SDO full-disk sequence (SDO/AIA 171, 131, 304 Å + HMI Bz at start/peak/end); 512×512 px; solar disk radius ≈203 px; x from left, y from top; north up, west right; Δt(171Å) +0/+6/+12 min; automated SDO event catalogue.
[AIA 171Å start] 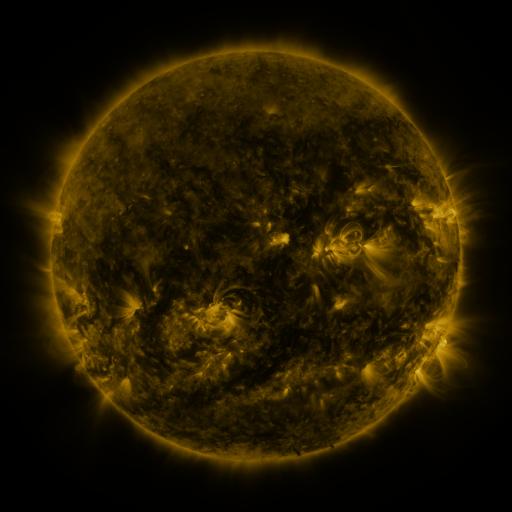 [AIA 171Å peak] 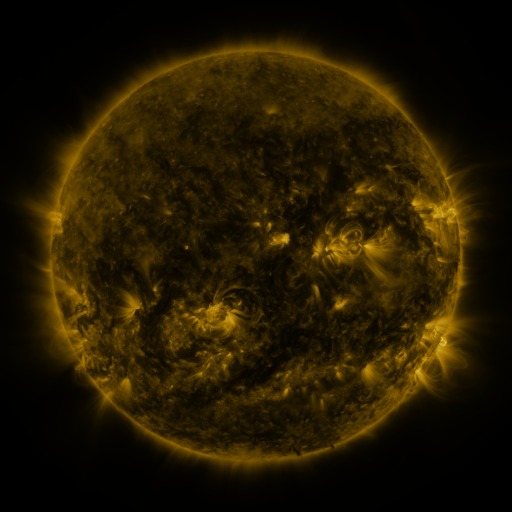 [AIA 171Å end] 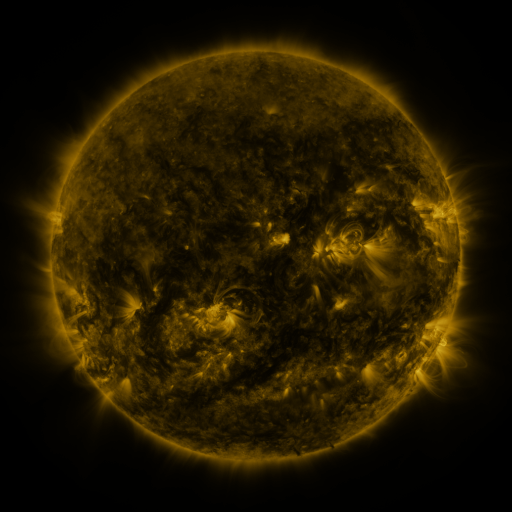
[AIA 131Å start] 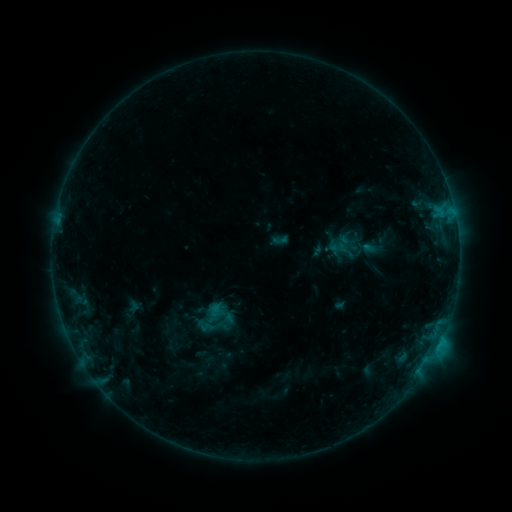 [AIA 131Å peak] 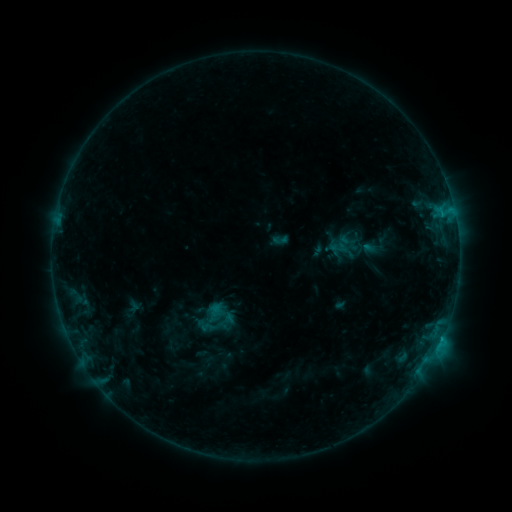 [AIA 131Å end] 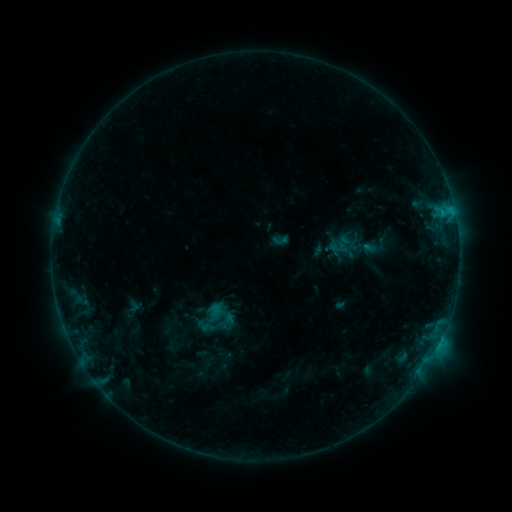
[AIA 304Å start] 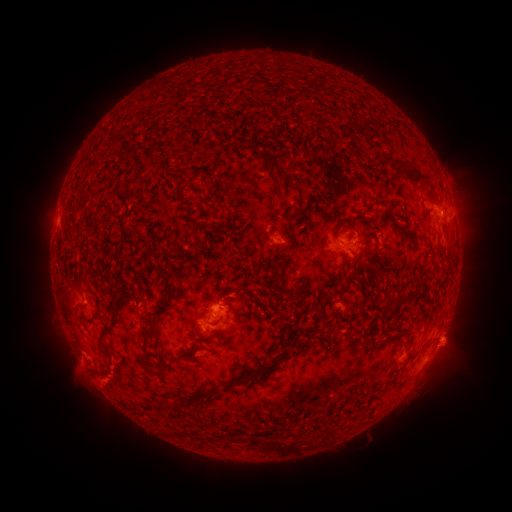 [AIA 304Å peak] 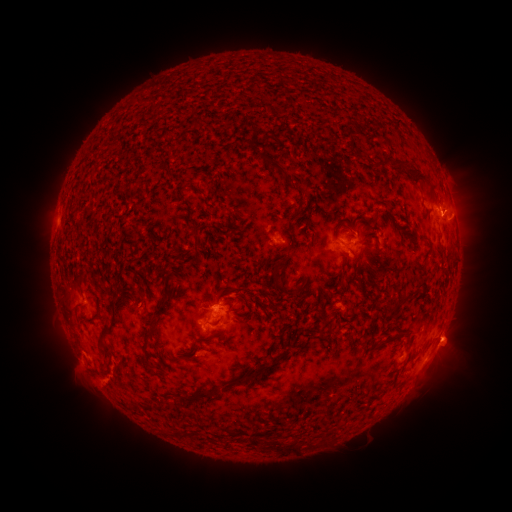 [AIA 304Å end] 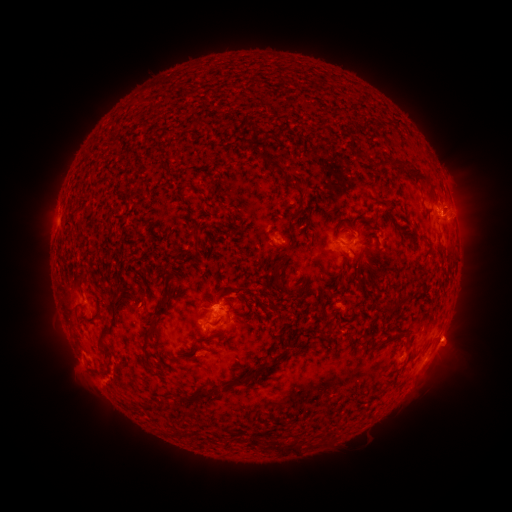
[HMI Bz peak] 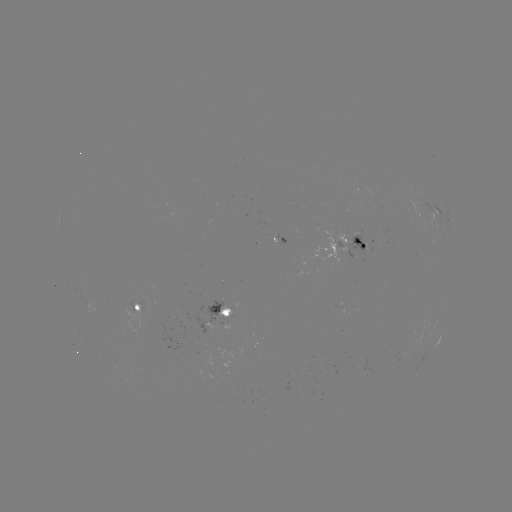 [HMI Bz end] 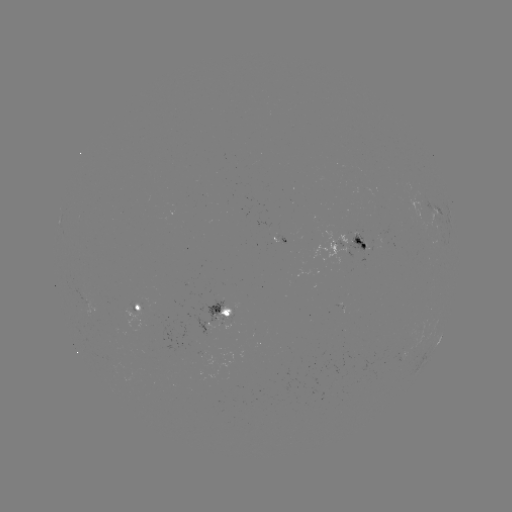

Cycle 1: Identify eruption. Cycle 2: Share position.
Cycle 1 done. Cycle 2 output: [461, 206].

THE PROBLEM ▸ Give the number of lines in the data that contain the string "Cycle", and nothing else.

SOLUTION TO THE PROBLEM ▸ 2